- [Dataset excerpts]
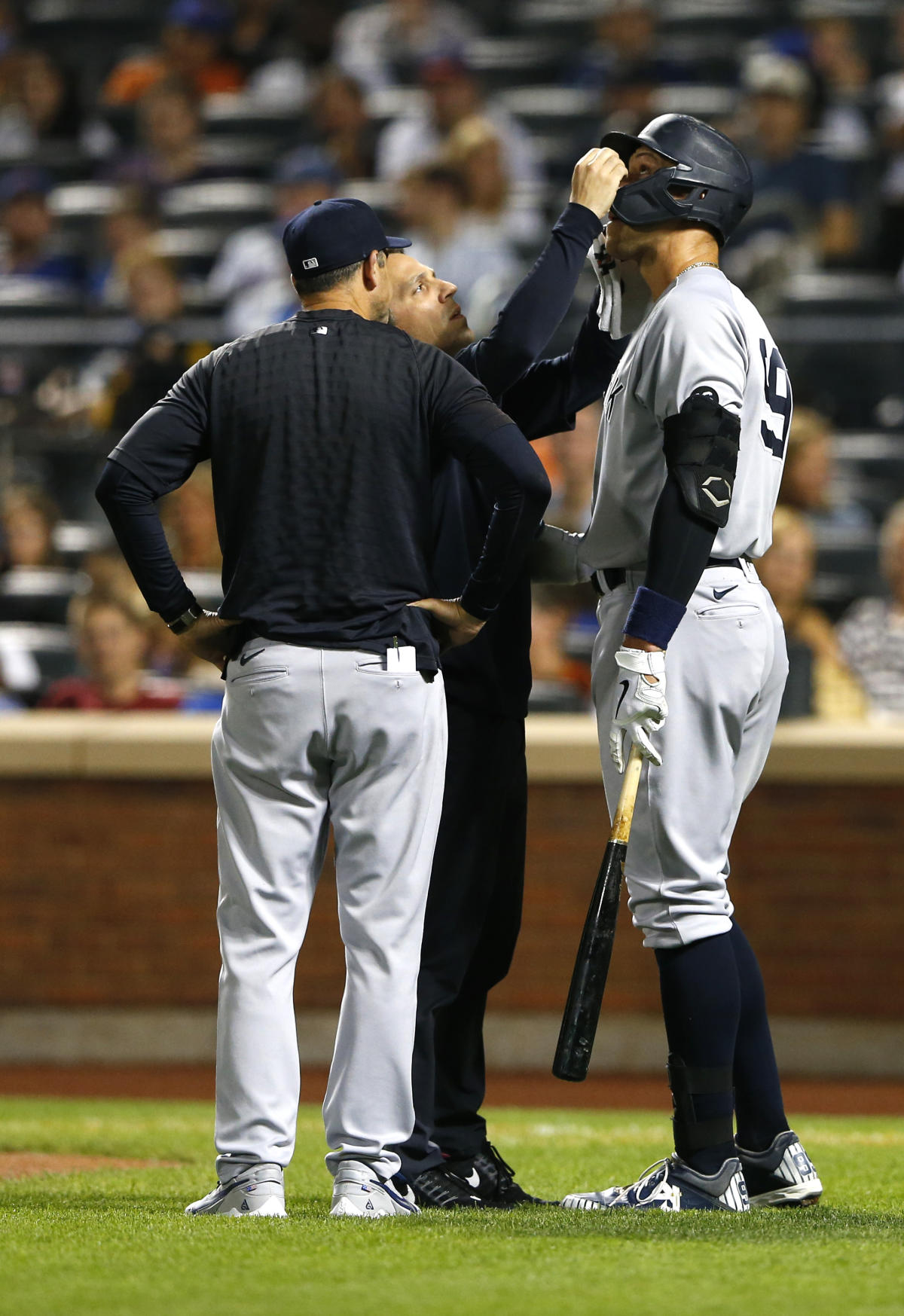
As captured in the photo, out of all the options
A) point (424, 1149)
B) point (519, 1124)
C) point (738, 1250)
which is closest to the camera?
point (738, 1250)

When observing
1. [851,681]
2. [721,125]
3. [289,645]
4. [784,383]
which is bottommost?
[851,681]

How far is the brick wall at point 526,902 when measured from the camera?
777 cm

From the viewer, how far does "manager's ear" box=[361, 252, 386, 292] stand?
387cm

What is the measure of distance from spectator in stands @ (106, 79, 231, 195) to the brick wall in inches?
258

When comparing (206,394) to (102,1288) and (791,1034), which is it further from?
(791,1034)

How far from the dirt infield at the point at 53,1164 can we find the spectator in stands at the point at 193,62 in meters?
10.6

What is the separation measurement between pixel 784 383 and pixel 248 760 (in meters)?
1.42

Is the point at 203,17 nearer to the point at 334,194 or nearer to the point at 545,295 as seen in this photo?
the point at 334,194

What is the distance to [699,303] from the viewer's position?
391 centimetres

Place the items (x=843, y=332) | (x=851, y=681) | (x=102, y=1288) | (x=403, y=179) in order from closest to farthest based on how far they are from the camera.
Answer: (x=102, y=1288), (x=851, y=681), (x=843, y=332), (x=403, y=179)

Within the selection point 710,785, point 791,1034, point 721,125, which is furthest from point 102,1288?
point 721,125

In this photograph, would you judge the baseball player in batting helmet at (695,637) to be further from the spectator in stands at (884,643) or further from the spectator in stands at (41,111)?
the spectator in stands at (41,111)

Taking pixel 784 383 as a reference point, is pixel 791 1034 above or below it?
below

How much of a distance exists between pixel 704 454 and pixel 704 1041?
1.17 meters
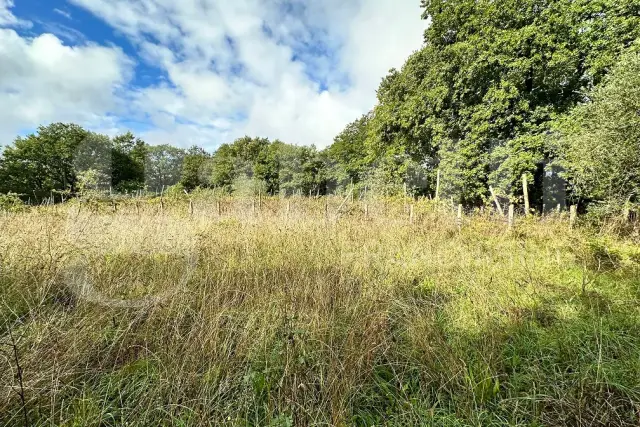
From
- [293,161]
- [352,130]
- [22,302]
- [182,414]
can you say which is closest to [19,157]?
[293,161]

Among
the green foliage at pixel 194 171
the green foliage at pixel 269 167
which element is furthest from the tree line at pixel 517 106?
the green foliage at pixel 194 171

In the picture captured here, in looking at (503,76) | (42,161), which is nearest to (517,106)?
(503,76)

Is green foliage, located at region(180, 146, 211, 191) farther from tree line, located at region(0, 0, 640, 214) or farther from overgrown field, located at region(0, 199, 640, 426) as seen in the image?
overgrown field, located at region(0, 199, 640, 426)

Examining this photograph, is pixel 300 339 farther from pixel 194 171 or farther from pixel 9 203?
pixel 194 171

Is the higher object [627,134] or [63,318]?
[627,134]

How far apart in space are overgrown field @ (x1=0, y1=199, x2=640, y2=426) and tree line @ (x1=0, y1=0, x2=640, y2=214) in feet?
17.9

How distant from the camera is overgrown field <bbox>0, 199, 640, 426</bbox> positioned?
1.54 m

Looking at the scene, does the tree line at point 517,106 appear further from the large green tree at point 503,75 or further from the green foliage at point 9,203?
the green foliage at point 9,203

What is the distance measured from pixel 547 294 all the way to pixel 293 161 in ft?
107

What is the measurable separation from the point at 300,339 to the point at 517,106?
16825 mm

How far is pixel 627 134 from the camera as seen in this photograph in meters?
==
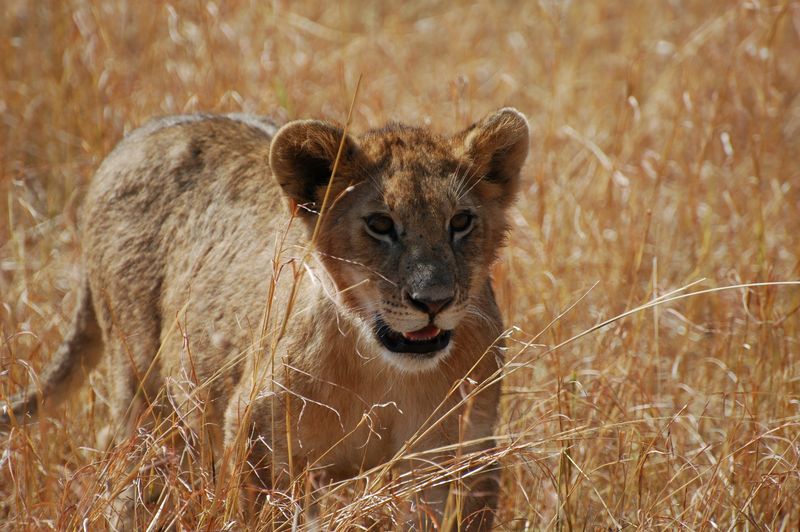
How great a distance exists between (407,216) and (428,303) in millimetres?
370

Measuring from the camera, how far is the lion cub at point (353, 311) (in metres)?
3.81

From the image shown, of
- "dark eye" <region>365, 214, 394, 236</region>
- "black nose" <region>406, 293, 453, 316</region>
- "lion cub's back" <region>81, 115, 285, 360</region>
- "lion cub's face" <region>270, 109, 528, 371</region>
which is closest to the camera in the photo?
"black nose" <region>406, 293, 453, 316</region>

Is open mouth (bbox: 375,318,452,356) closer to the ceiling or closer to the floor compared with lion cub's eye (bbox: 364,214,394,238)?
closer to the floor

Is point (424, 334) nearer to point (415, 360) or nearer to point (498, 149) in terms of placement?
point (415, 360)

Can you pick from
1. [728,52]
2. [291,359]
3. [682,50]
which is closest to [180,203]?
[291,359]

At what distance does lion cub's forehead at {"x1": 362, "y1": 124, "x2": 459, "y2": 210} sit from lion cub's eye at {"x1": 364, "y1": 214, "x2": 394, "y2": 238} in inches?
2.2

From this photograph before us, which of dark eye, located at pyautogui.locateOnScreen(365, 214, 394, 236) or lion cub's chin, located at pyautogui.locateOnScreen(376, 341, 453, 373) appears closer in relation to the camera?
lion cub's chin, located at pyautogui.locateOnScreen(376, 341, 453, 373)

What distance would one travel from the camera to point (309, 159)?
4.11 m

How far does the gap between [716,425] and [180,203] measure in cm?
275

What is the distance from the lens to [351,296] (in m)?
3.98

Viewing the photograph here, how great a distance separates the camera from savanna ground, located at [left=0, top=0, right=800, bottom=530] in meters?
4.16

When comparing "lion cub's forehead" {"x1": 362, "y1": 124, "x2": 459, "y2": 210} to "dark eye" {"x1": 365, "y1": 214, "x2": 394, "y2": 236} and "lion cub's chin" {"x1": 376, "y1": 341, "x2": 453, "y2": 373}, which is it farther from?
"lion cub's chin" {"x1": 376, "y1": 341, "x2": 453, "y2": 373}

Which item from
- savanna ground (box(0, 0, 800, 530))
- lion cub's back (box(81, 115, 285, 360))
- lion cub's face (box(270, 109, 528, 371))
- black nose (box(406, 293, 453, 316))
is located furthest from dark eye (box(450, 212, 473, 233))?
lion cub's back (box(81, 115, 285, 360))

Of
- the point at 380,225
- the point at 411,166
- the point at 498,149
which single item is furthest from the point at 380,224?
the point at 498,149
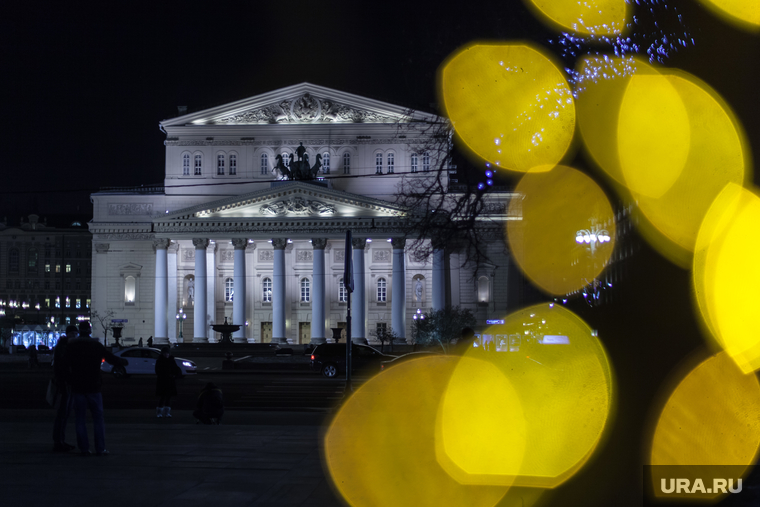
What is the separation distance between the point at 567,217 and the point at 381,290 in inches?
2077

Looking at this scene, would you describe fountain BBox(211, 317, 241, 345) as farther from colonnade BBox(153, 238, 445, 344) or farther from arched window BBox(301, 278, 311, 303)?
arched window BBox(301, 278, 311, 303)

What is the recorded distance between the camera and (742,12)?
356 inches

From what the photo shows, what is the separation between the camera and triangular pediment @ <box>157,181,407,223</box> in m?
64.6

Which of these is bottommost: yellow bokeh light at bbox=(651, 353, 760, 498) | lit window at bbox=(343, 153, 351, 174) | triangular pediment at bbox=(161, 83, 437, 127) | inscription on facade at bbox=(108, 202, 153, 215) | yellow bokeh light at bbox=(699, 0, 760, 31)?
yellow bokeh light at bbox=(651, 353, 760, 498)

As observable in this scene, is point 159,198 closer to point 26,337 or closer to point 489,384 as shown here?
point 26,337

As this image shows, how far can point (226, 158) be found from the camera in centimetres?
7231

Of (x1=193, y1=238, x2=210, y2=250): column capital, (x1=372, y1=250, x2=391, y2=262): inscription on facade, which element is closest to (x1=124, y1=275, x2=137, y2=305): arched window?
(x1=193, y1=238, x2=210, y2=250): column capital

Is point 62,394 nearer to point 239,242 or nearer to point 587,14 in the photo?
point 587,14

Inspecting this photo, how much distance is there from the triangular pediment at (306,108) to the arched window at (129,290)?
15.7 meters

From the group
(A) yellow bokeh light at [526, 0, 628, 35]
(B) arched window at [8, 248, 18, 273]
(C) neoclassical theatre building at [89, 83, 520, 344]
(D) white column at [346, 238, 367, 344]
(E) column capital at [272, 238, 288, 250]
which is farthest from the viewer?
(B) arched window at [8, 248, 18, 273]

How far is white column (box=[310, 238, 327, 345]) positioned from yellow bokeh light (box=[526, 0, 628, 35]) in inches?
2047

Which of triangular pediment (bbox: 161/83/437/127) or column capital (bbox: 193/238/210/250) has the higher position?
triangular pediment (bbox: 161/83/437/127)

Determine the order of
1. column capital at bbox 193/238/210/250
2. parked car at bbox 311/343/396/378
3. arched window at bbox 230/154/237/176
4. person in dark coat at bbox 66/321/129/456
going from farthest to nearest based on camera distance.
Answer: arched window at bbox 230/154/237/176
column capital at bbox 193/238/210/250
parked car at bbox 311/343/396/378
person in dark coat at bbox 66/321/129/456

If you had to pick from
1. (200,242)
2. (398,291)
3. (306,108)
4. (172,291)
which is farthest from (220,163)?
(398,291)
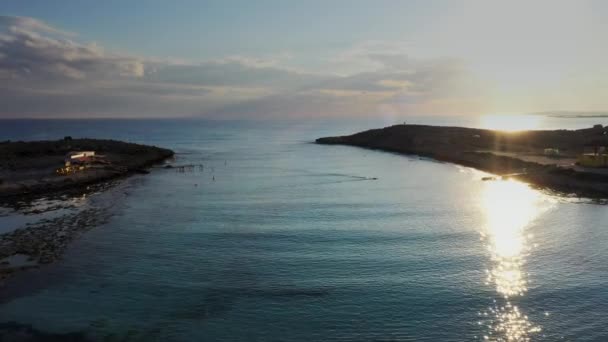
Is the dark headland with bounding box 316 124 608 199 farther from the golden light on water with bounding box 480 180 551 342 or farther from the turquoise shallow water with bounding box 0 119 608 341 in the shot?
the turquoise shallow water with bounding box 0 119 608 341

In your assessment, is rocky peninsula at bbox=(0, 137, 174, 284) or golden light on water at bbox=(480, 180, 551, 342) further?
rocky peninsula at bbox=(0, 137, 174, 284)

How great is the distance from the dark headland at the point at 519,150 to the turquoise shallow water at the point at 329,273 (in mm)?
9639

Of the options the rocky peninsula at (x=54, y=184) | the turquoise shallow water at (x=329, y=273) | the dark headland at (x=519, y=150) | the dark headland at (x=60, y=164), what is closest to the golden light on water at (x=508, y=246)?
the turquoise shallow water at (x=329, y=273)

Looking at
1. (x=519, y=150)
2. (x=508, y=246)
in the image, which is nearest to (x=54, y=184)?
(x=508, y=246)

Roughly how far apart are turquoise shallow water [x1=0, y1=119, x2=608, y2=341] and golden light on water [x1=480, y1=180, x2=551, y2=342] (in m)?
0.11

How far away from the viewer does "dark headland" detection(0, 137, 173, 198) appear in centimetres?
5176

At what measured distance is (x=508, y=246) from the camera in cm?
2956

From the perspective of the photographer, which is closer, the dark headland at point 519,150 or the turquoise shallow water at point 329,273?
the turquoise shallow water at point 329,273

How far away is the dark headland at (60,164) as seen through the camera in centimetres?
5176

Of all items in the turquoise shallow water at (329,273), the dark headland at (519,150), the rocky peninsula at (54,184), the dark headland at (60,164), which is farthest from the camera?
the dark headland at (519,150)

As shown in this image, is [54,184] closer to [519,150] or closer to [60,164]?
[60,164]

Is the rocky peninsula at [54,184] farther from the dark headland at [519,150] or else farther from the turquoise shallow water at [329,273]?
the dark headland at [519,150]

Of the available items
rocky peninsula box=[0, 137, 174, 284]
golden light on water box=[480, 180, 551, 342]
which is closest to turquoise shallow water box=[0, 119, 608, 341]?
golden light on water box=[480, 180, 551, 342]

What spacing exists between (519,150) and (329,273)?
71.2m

- [Task requirements] Copy out the material from the line containing "Inspecting this photo, how" through the line containing "15.7 meters", keeping every character unchanged.

- [Written answer]
Inspecting this photo, how much distance is there from the triangular pediment at (306,108) to the arched window at (129,290)?
15.7 meters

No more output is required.